Le navire Perseas se fait encore dorer dans un port en Grèce. L’homme d’affaires Louis-Olivier Carré des Industries Rilec estime que ce dernier quittera vers le Canada au mois de juin.
« Idéalement, on voudrait que le bateau parte de là le 15 juin pour qu’il arrive le 15 juillet au pays », révèle-t-il.
« Présentement, il y a des travaux qui se font sur le bateau et c’est en continu. Quand il va arriver ici, il va rester une quinzaine de jours de travaux à effectuer sur le bateau », ajoute-t-il.
Encore si tout se passe bien, les traversées devraient commencer dans les premiers jours du mois d’août et se terminer en octobre, pour un peu plus de deux mois d’activité.
« On parle dans le meilleur des mondes et on est en train de travailler là-dessus », affirme Louis-Olivier Carré.

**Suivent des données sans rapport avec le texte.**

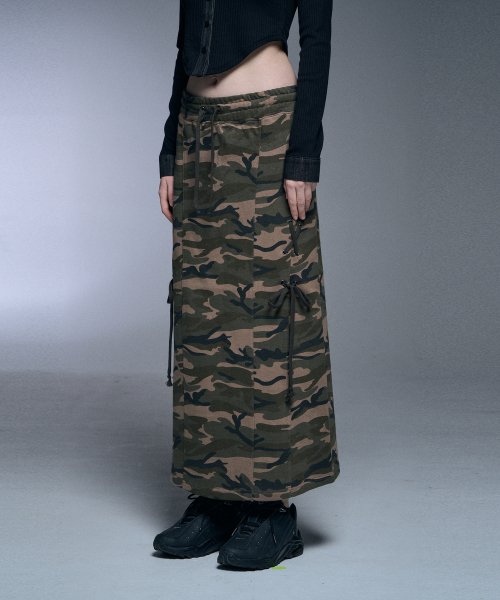 Camouflage skirt for outlet sale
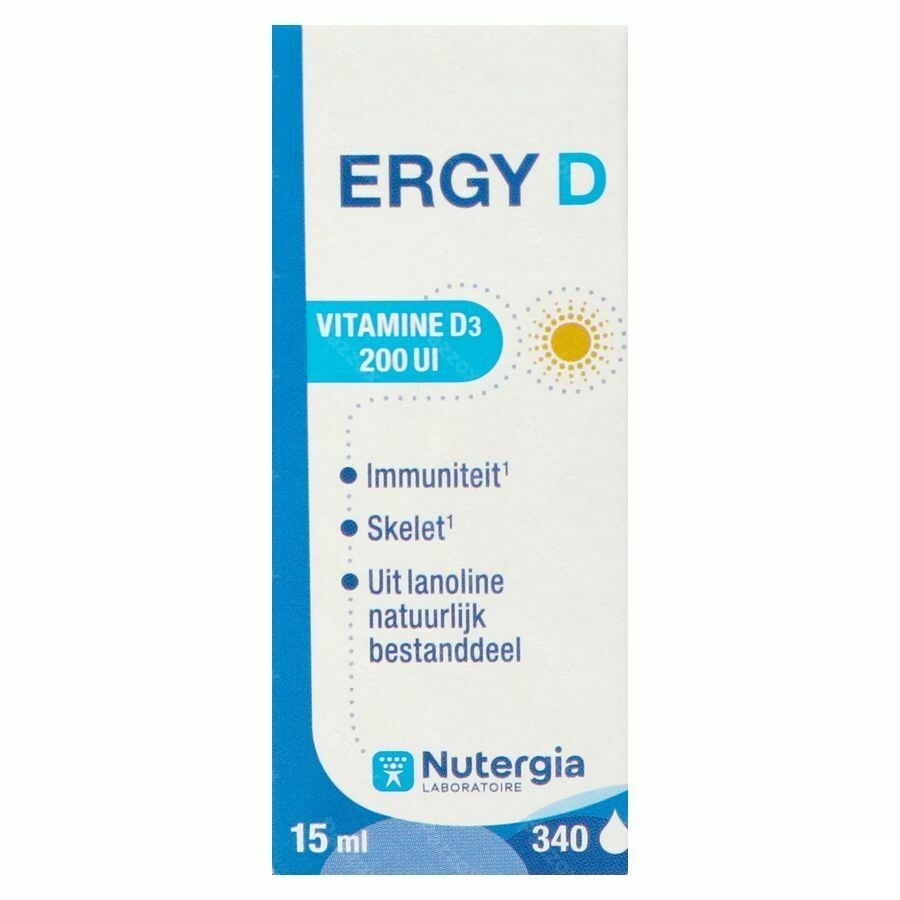 Ergy D Fl 15ml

Québec travaille le dossier
Pour permettre aux camions d’embarquer sur le navire, l’entrepreneur avait approché le gouvernement pour des investissements de mise aux normes des infrastructures portuaires.
« On travaille avec eux. On attend que ça débloque. Les analystes travaillent au dossier et tout ce qui devait être déposé a été déposé », affirme M. Carré.
Pour le moment, les infrastructures à Rimouski et Forestville permettent aux automobiles, aux camionnettes, aux fourgonnettes ainsi qu’à certains véhicules de faire le pont entre le navire et le quai.
« Pour cette année, il va y avoir une hauteur maximale et on va accepter les véhicules tant qu’ils ne la dépassent pas », explique Louis-Olivier Carré.
« Quand on va avoir les réponses du gouvernement, on va pouvoir accueillir tout ce qui est de plus grande dimension comme de grosses roulottes et des camions », précise l’entrepreneur.
Ce dernier explique que les gens pourront avoir accès à un système de réservation pour embarquer ainsi que se présenter sur place.
« Ça fait beaucoup de choses en même temps, mais on s’y attendait. On va y aller une étape à la fois », laisse tomber M. Carré.
« On ne lâchera pas ! Je pense qu’on a réussi à prouver ça depuis le début », termine-t-il.